Endogenous accumulation of alpha-synuclein in microglia-containing organoids

Parkinson’s disease is strongly linked to the abnormal accumulation of a protein called alpha-synuclein in the brain. Under healthy conditions, alpha-synuclein is involved in regulating neurotransmitter release at synapses, which helps nerve cells communicate efficiently.

However, in Parkinson’s disease, alpha-synuclein tends to misfold and aggregate, forming insoluble clumps known as Lewy bodies and Lewy neurites inside neurons. These aggregates are particularly harmful to dopamine-producing neurons in the substantia nigra in the midbrain, a crucial region of the brain for controlling movement.

The presence of these toxic aggregates is thought to disrupt cellular processes, impair mitochondrial function, and trigger inflammation, ultimately leading to neuronal dysfunction and cell death. This loss of dopamine-producing neurons results in the characteristic motor symptoms of Parkinson’s disease, such as tremors, rigidity, and bradykinesia (slowness of movement).

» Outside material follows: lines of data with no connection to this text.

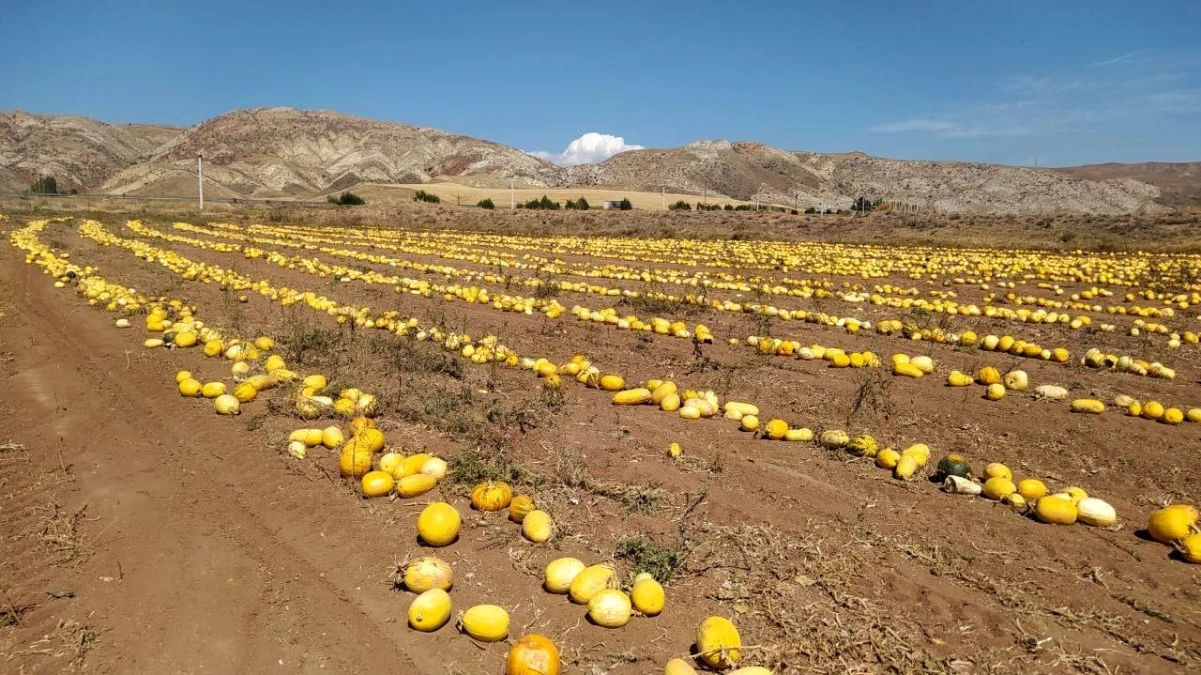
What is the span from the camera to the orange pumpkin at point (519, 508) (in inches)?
182

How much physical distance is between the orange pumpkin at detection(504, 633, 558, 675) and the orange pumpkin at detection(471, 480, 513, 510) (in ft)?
5.27

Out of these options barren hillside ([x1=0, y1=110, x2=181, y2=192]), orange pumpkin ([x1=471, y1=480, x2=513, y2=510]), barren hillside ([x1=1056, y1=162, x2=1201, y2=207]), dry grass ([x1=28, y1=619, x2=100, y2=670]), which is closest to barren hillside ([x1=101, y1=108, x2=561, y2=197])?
barren hillside ([x1=0, y1=110, x2=181, y2=192])

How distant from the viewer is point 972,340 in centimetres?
1001

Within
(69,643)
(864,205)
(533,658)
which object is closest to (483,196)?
(864,205)

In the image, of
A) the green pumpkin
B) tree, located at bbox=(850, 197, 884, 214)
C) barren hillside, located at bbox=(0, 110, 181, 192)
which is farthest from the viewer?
barren hillside, located at bbox=(0, 110, 181, 192)

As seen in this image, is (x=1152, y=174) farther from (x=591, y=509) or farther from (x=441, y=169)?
(x=591, y=509)

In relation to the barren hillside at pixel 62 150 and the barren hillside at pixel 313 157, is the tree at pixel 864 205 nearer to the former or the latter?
the barren hillside at pixel 313 157

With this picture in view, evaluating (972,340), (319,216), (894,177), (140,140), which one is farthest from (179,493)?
(140,140)

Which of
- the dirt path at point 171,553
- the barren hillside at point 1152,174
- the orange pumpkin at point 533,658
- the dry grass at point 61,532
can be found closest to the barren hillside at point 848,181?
the barren hillside at point 1152,174

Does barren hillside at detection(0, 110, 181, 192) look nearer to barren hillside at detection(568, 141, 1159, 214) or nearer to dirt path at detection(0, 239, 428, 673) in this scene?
barren hillside at detection(568, 141, 1159, 214)

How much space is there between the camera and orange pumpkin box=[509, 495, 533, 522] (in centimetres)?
461

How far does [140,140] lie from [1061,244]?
195 m

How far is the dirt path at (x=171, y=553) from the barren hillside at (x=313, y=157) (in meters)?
112

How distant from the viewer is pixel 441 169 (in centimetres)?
15012
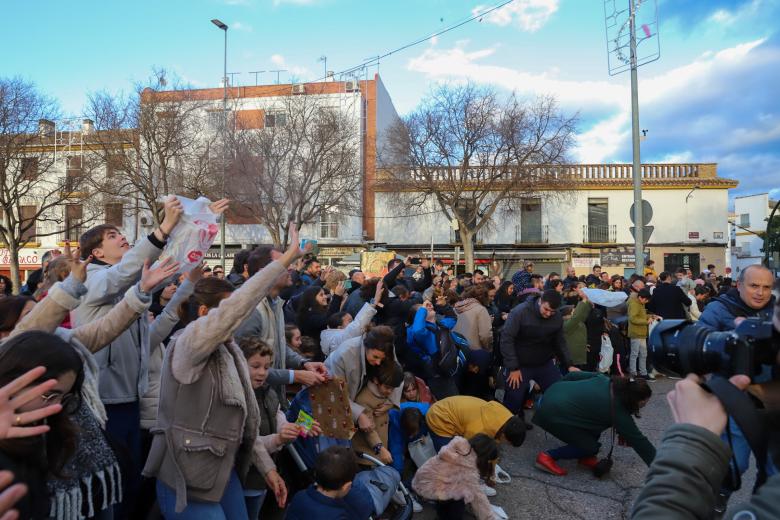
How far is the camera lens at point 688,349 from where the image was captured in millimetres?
1395

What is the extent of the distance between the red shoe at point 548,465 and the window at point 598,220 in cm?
2621

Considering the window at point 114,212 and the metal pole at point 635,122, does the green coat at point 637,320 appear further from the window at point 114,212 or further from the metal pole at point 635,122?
the window at point 114,212

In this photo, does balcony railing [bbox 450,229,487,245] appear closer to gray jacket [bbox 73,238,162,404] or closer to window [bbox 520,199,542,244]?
window [bbox 520,199,542,244]

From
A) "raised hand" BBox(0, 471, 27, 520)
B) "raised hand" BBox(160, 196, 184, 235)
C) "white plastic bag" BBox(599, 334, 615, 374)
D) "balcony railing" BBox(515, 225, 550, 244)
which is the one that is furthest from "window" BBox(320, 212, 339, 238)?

Understanding how alpha-synuclein misfolds and spreads in the brain is a major focus of current research, as it could pave the way for new therapies aimed at preventing or reducing aggregate formation and protecting neurons.

While animal models and cell culture systems have provided valuable insights into Parkinson’s disease, they often fail to reproduce the spontaneous, endogenous accumulation of alpha-synuclein aggregates seen in human disease. In most models, researchers must artificially overexpress mutant or wild-type alpha-synuclein or introduce preformed fibrils to induce aggregation. This overexpression or seeding bypasses the naturally occurring misfolding and accumulation processes that happen over decades in humans. As a result, these models do not fully capture the subtle interplay of genetic susceptibility, aging, environmental factors, and complex cellular pathways that drive endogenous alpha-synuclein pathology in Parkinson’s disease. This limitation makes it challenging to translate findings from models directly to human disease and highlights the need for better systems that more faithfully reflect the natural disease process.

 A recent study on microglia-containing human midbrain organoids showed exciting results on the endogenous phosphorylation and accumulation of alpha-synuclein. Remarkably, when researchers incorporated microglia carrying three copies of the PD-linked SNCA gene (3× SNCA) into otherwise healthy midbrain organoids, these assembloids developed endogenous phosphorylated alpha-synuclein pathology (pS129) without any overexpression or external seeding. This work demonstrates for the first time that patient-specific microglial genetics alone can trigger spontaneous alpha-synuclein aggregation within a more naturally aged, human-like neural tissue context, suggesting a promising path toward models that truly mimic the pathological process seen in Parkinson’s disease.